Your instructions:
Reproduce the records from the line containing "In the picture, does" through the end of the records, substituting "distant foliage" for "distant vegetation" and leaving everything else unchanged.
═══ Supplied entries ═══
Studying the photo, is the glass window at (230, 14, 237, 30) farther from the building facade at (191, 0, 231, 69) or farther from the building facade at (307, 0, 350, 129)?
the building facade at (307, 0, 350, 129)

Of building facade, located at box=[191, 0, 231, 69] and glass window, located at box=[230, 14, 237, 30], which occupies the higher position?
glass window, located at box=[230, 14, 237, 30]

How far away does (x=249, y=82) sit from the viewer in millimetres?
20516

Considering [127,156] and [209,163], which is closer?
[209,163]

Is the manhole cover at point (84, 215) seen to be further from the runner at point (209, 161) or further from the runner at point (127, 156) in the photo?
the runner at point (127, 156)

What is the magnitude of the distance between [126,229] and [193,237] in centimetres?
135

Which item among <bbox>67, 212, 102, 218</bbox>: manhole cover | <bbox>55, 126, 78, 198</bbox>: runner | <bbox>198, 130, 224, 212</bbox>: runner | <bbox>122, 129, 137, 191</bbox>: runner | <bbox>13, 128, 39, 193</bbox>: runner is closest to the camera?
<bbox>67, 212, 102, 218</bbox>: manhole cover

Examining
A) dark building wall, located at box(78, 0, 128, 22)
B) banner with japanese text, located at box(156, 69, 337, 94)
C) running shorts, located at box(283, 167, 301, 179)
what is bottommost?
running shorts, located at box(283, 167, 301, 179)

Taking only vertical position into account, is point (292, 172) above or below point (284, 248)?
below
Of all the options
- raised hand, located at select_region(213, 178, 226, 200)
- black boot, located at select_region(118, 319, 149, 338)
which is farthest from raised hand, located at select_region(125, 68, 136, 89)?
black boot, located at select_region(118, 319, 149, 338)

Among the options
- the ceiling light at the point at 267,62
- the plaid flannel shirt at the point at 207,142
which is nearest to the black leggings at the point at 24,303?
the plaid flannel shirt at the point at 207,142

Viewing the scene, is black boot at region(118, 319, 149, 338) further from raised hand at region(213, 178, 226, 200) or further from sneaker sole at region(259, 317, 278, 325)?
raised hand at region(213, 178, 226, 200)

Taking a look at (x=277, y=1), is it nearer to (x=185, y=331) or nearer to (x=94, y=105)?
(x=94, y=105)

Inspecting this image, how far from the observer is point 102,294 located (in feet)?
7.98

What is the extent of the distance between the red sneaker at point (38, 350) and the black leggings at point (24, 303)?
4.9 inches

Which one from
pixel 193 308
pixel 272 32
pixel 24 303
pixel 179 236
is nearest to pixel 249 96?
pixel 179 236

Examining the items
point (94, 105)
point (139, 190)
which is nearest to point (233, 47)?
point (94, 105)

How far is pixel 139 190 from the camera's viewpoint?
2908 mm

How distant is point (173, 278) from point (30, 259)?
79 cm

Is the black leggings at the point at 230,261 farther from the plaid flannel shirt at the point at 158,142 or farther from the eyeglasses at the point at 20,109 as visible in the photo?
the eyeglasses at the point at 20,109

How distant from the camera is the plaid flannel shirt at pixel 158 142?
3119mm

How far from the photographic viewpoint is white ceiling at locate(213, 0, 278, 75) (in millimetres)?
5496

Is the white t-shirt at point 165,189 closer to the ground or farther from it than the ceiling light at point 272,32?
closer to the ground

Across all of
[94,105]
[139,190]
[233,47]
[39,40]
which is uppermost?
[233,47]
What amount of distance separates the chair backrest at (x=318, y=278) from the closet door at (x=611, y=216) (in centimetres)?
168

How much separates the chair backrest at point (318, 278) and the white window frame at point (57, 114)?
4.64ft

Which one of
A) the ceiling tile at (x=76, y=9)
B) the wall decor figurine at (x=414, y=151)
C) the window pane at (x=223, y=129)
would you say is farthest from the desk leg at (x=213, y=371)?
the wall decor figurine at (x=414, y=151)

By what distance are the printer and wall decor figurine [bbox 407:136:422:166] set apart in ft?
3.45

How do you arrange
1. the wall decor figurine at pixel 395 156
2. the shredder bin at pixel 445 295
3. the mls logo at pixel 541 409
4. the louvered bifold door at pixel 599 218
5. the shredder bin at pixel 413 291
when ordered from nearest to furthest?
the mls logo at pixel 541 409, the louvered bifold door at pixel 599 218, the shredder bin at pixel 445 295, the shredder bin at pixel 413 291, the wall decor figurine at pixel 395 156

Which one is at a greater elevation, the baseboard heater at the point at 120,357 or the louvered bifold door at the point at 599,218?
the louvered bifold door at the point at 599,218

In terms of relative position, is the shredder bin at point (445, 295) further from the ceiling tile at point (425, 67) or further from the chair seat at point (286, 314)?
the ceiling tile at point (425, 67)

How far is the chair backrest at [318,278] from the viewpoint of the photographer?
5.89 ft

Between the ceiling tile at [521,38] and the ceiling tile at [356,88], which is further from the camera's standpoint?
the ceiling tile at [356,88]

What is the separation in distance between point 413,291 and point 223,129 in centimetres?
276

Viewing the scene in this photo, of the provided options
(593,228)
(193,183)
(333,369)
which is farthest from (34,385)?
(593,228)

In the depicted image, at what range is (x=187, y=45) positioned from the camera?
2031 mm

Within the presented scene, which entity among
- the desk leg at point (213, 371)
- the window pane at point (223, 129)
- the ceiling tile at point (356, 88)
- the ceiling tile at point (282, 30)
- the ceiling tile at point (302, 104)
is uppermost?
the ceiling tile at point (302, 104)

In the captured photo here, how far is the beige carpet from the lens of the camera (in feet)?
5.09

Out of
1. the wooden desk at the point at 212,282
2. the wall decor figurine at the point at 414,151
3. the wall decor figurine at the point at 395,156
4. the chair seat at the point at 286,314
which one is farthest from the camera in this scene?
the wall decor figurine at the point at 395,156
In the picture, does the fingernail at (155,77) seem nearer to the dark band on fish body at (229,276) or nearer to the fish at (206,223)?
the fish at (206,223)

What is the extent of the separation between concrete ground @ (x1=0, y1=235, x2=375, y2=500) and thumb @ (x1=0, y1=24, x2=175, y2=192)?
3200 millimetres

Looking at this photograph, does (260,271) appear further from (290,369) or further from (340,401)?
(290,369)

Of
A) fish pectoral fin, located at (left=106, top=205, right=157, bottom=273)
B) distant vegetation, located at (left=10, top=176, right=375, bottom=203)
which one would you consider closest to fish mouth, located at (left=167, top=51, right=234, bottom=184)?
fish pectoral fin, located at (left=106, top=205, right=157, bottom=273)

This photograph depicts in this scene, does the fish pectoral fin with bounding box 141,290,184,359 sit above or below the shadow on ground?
═══
Answer to the problem:
In the picture, does the fingernail at (155,77) seem nearer to the dark band on fish body at (229,276) or nearer to the fish at (206,223)?
the fish at (206,223)

What is the extent of the separation between concrete ground @ (x1=0, y1=235, x2=375, y2=500) and thumb @ (x1=0, y1=24, x2=175, y2=192)?
3200 millimetres

Looking at this photograph, does (260,271) appear further from (290,369) or further from (340,401)?
(290,369)

Of
A) fish pectoral fin, located at (left=106, top=205, right=157, bottom=273)
B) distant foliage, located at (left=10, top=176, right=375, bottom=203)
which one would you consider closest to fish mouth, located at (left=167, top=51, right=234, bottom=184)?
fish pectoral fin, located at (left=106, top=205, right=157, bottom=273)

This photograph depicts in this scene, does the fish pectoral fin with bounding box 141,290,184,359 sit above or below the shadow on ground?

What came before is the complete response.